_Stated goal a:_ In the passage on individual superempowerment, what does Malcolm Gladwell say networked activism is built on?

_Document passage:_
II.  Individual Superempowerment

According to Tom Coates, as quoted in the previous chapter, the desktop revolution has had an enormous effect in blurring the distinction in quality between work done within large organizations and that done by individuals at home. The individual has access to a wide array of infrastructures formerly available only through large organizations. As Felix Stalder writes:

There is a vast amount of infrastructure—transportation, communication, financing, production—openly available that, until recently, was only accessible to very large organisations. It now takes relatively little—a few dedicated, knowledgeable people—to connect these pieces into a powerful platform from which to act.

The result is what John Robb calls “individual superempowerment”: “the ability of one individual to do what it took a large company or government agency to do a couple of decades ago…” Open-source warfare “enables individuals and groups to take on much larger foes,” as the power of individuals and small groups is amplified via access to open networks (that grow in value according to Metcalfe’s law = Internet growth + social networks running in parallel) and off the shelf technology (that grows rapidly in power due to the onslaught of Moore’s law and the market’s relentless productization).

Richard Telofski, a corporate consultant who writes on these issues from the standpoint (and that’s an understatement) of the corporation, describes something that sounds quite similar to Robb’s individual superempowerment. After quoting Mark Twain on the folly of picking a fight with “a man who buys his ink by the barrel,” Telofski updates the principle for the 21st century: “never get in a dispute with someone with access to a computer,” or “who is mad enough and persistent enough to make your life ‘hell.’” He illustrates the basic principle with a saying of Sonny Crockett on Miami Vice, who threatened to “clear my desk of all my other cases and make your life a living hell.

Of course it was possible for determined individuals even before the digital/network revolution, as exemplified by the “Leo Szlyck” character in Jeremy Leven’s Satan, to inflict serious punishment through nothing but letters and phone calls.  Szlyck’s method was quite effecitve, in terms of destroying his target’s life, when he got a serious hard-on against someone.  But the new possibilities offered by network organization make Szlyck’s efforts look positively tame by comparison.

Malcolm Gladwell dismisses networked activism, of the kind organized through social media, on the grounds that it’s “built on weak ties.” It doesn’t elicit the same levels of personal commitment, or require the same levels of sacrifice from those buying into it, as did (say) the sit-ins of the Civil Rights era. It is, he says, a cheap substitute for commitment. I think this misses the point.

_Dataset records:_
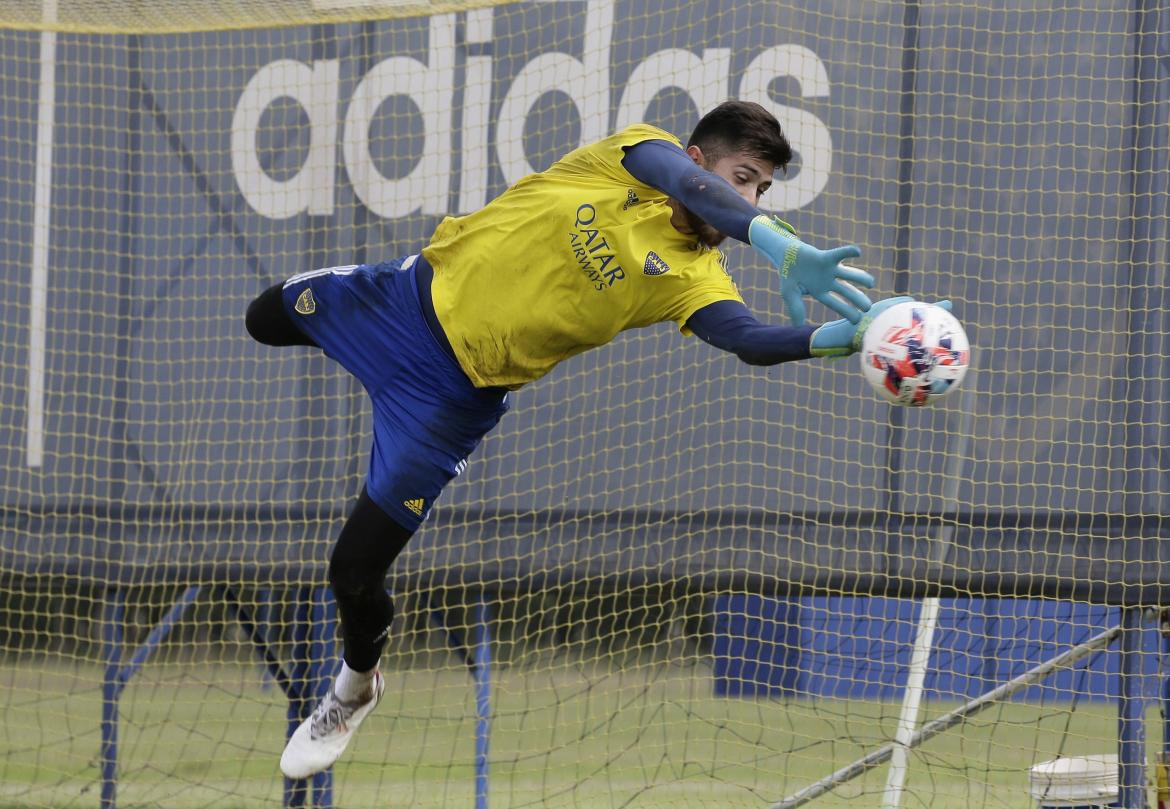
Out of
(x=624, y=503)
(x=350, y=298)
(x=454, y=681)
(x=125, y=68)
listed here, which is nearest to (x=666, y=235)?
(x=350, y=298)

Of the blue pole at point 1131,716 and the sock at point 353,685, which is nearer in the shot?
the sock at point 353,685

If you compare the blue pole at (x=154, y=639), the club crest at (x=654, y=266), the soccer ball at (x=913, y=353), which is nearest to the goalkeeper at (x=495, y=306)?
the club crest at (x=654, y=266)

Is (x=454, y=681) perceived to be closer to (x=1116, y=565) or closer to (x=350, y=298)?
(x=1116, y=565)

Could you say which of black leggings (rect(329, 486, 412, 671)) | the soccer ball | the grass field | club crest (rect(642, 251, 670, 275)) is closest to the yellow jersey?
club crest (rect(642, 251, 670, 275))

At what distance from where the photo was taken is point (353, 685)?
4285 millimetres

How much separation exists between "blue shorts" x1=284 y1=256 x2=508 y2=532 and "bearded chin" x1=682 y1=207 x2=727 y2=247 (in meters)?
0.74

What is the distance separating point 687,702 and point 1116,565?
1.97 m

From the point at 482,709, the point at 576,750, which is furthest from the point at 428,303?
the point at 576,750

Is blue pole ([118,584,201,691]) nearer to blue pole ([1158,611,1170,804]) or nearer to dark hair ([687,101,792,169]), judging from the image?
dark hair ([687,101,792,169])

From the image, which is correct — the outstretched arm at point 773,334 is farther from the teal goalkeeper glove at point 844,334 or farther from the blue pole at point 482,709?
the blue pole at point 482,709

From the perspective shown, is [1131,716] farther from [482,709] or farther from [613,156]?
[613,156]

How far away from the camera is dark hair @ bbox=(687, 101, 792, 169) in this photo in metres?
3.49

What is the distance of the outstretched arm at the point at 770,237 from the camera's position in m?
2.83

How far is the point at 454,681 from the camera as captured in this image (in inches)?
336
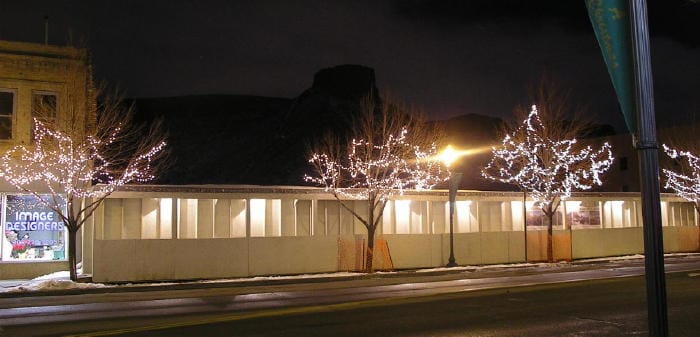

_Stated goal b:_ Starting at the line in the rows that contains "How far away" and stopping after the last of the rows, rewrite those lines with "camera" replaced by "lens" and nothing else changed. Leave the pictures out.

_Task solution a:_ Weak ties.

_Task solution b:_
How far away from the lens is dark hair @ bbox=(687, 101, 792, 169) in this photo in metres?
3.49

What is the distance of the outstretched arm at the point at 770,237 from the lens's position in m?
2.83

How far is the point at 454,681 from the lens as captured in this image (in inches)?
336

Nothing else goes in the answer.